Here's the example of a create flow for one of the Serializers

You would probably be right to assume that this can and will break in many places if you completely re-architecture the APIs and under-lying philosophies of the code the white and gold blue and purple rows were built upon.

Imagine the CustomAddressField throws a ValidationError. After tracing through the code you find while the value originates in gen_contact_details(), it sometimes gets modified in fill_project_data(), a utility function used widely throughout the 300kLOC code base. What is this mysterious value supposed to be? Searching through the code base some other function tries to cast this value into an int() after calling fill_project_data() but leaves it be incase it can't do it. This means it must be str orint in most cases, maybe a float. Since we're using dynamically typed Python, there's a lot of guess-work involved. Leaving hard-to-debug errors for later gives you more time to get to know your own code base and those of DRF2 and DRF3.

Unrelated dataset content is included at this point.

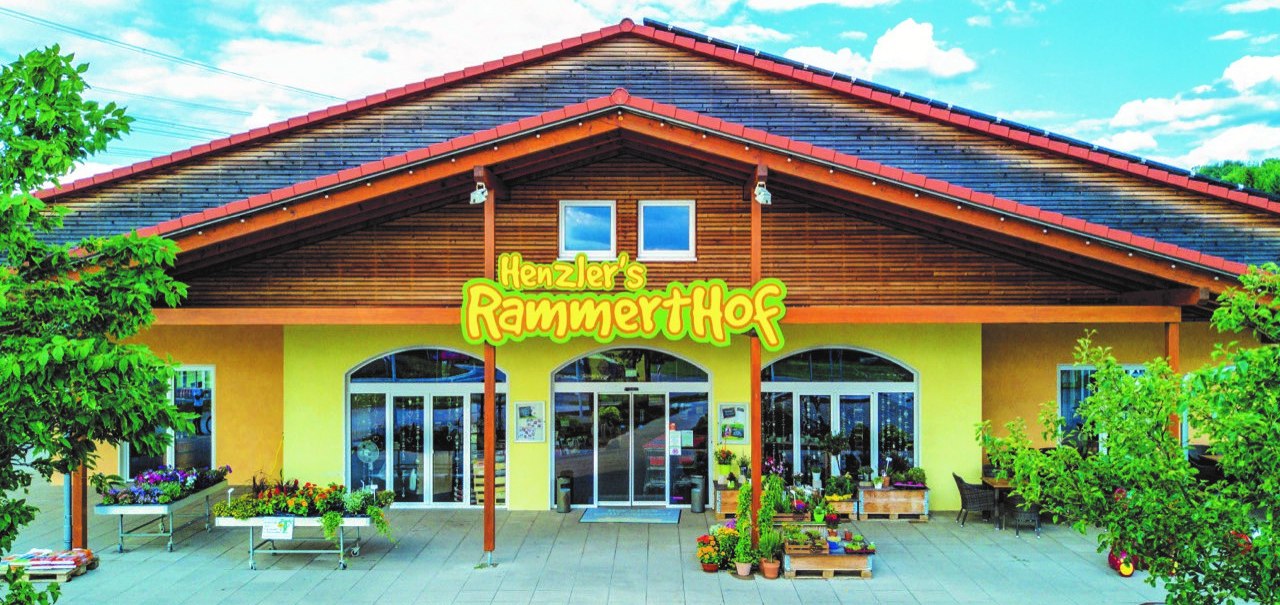 Frontansicht des Rammerthofs mit großem gelbem Schild, Pflanzen und Blumen vor dem Eingang. Das Gebäude hat ein rotes Dach und Holzelemente., © Engel/ Rammerthof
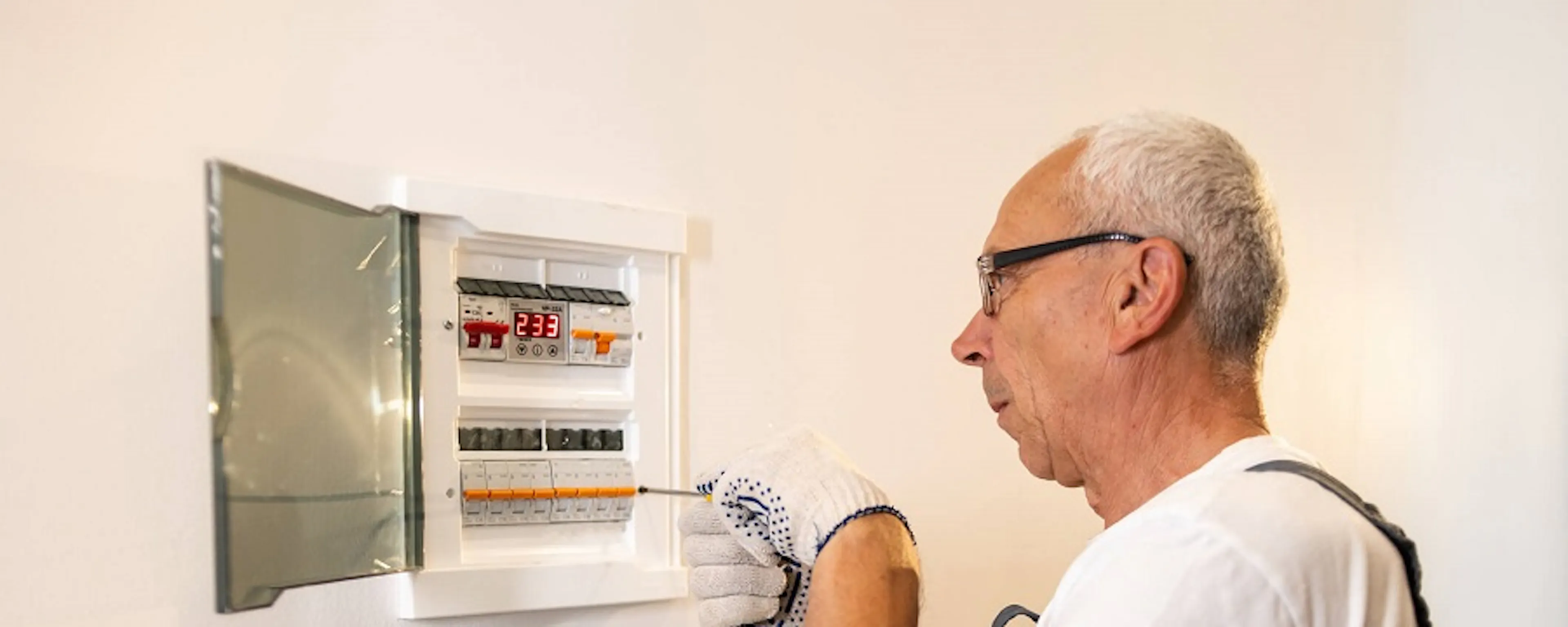 Homme âgé vérifiant un tableau électrique ouvert sur un mur blanc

A lot of the time opaque high-level failures will resolve themselves when you get to the more fine-grained tests and are able to quickly pin-point & solve issues at a lower level.

  •  Ration your willpower. Carefully stepping through nested upon nested levels of testing + view + serializer + DRF3 source code is mentally taxing work and I decided to reserve my most productive phases of the day for the heavier mental lifting while picking out easier tasks otherwise. There's no shame in switching to a more pedestrian JavaScript bug late in the day, when the same time tomorrow could also be spent working on something tougher.
  •  Don't be afraid to go against what you see in the DRF3 source. A lot of the implicit behaviors in DRF 2 have been replaced by stricter and more explicit ones in DRF3. I enjoy code-philosophical discourse as much as the next guy, but sometimes re-implementing a bit of woo-woo and magic can be an easier way to keep API consistency than to try and shove a DRF2-grown cactus into a DRF3-shaped pot.

Was it worth it?

For me personally: Yes. While altogether a rather bumpy & long ride, I believe it's often the things we don't enjoy at first that help us grow. Serializers were one of the areas I was less familiar with and I now - quite literally - know every nook and cranny of the small little beasts.

Like other big projects the reasons for upgrading from version 2 to 3 are not quite obvious. Under the hood it's a lot nicer. And there's quite a few goodies. At the same time all this goes against the maxim of "If it ain't broke, don't fix it".

I wonder if there's something about working on large open-source code-bases, where a v3makes developers & maintainers snap and spiral into a we-do-things-like-this-now frenzy because working with the old code day-in-day-out simply becomes too intellectually & aesthetically insulting.